**Document**.
============================================================

DARK SHADOWS
Tim Burton n’est plus !
Barnabas a tout pour lui. Issu d’une famille prospère, le jeune et séduisant garçon use de ses charmes pour séduire les habitants de la ville de Collinsport, nommée de la sorte en hommage à sa famille. Immensément riche et puissant en cette contrée, il va, malheureusement, faire l’erreur de repousser les avances de la démoniaque servante, Angélique Bouchard. Celle-ci, humiliée et heurtée, décide de se venger en condamnant le bellâtre à une sentence vampirique, le condamnant à souffrir pour l’éternité…
Durant son enfance, Tim Burton s’était épris d’une série télévisée à l’univers fantasmagorique, « Dark Shadows ». Propice à un rapprochement avec son univers gothique, cette adaptation devait être un hommage à ce show et un moyen d’explorer à nouveau les aspects de son cinéma qu’il avait su embrasser avec talent (le fantastique, le kitch, le conte surnaturel…). Pourtant, le constat n’est pas loin d’être alarmant : Tim Burton erre, comme un fantôme désespéré, moribond, sans aucune emprise sur ce long-métrage, le feu de sa mise en scène ne générant que quelques fugaces étincelles. L’histoire de cette famille était pourtant l’édifice idéal pour renouer avec ses qualités de cinéaste, reprenant une de ses trames traditionnelles : la méchanceté du monde face à des êtres marginaux.
La véritable déception du projet tient en l’incapacité du réalisateur à parvenir à allier comédie et épouvante, les scènes horrifiques étant parsemées au compte-goutte, ce qui ne sortira pas le spectateur de la léthargie à laquelle il avait succombé. Si certaines répliques sont à la hauteur des espoirs suscités, leur réussite tient principalement au talent d’acteur de Johnny Depp, celui-ci apparaissant comme le dernier rempart face au fiasco cinématographique. En effet, son personnage de Barnabas Collins parvient, en de brefs instants, à élever le niveau du métrage et à l’amener vers le panachage fantastico-humoristique qu’aurait dû être celui-ci, notamment grâce à quelques tirades dont la prose fait mouche. Néanmoins, même si l’humour va poindre du fait du décalage anachronique de la situation, ce dernier n’est que trop rarement visible à l’écran.

============================================================

[Enregistrements d'un ensemble de questions spatiales]
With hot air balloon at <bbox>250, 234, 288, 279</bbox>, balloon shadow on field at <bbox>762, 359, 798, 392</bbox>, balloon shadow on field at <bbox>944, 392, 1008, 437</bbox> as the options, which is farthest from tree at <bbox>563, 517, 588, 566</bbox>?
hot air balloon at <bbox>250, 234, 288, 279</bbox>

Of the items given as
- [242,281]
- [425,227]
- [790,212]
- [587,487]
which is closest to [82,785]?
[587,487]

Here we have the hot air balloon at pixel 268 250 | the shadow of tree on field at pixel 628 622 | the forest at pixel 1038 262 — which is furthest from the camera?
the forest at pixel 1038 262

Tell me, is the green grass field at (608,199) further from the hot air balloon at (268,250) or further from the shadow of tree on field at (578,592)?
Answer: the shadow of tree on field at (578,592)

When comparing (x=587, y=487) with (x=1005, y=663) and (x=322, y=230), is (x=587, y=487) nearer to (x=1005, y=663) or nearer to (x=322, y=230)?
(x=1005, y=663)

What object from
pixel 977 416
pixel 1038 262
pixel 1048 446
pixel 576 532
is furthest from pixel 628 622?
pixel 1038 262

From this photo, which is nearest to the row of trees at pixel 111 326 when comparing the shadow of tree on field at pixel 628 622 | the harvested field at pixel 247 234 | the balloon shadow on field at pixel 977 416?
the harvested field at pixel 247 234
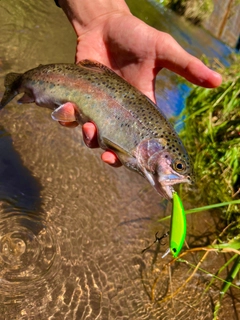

============================================================

**Travail à faire**.
(1) Présentez sous forme de liste JSON de chaînes, une chaîne par ligne et sans les lignes vides, la partie des enregistrements qui va de leur début jusqu'à la ligne contenant « Answer: the shadow », celle-ci comprise.
(2) Poursuivez la critique du film Dark Shadows là où elle s'arrête.
Le texte et les enregistrements forment deux ensembles indépendants l'un de l'autre.

**Résultats par tâche**.
(1)
[
  "With hot air balloon at <bbox>250, 234, 288, 279</bbox>, balloon shadow on field at <bbox>762, 359, 798, 392</bbox>, balloon shadow on field at <bbox>944, 392, 1008, 437</bbox> as the options, which is farthest from tree at <bbox>563, 517, 588, 566</bbox>?",
  "hot air balloon at <bbox>250, 234, 288, 279</bbox>",
  "Of the items given as",
  "- [242,281]",
  "- [425,227]",
  "- [790,212]",
  "- [587,487]",
  "which is closest to [82,785]?",
  "[587,487]",
  "Here we have the hot air balloon at pixel 268 250 | the shadow of tree on field at pixel 628 622 | the forest at pixel 1038 262 — which is furthest from the camera?",
  "the forest at pixel 1038 262",
  "Tell me, is the green grass field at (608,199) further from the hot air balloon at (268,250) or further from the shadow of tree on field at (578,592)?",
  "Answer: the shadow of tree on field at (578,592)"
]

(2)
En se concentrant sur l’histoire d’amour fantasque entre les personnages de Depp et d’Eva Green, Tim Burton s’est privé de la force que laissait entrevoir la famille Collins. Complètements déjantés, ses membres étaient l’élan qui aurait pu transcender le film, lui rendre la fougue dont il manque cruellement. Pourtant, les pistes sont bien présentes, notamment dans le personnage de Carolyn, jeune adolescente aux allures de fille de joie lorsqu’elle se laisse transcender par la musique, et dans celui du docteur Julia Hoffman, douce ivrogne aux tenues fortement excentriques. Mais, en se refusant à développer la psychologie de cette maisonnée (certains membres du cercle Collins ayant un nombre de répliques se comptant sur une seule main), Tim Burton ne fait que survoler un aspect essentiel de l’histoire, tout comme son film. Ni comédie déjantée, ni drame fantastique, le spectateur se retrouve plongé au cœur d’un entre-deux mondes où rien n’est véritablement abouti. Il est alors, lui aussi, condamné, devant épier une histoire d’amour immortelle dans laquelle la redondance a remplacé l’ingéniosité, les discours s’éternisant considérablement.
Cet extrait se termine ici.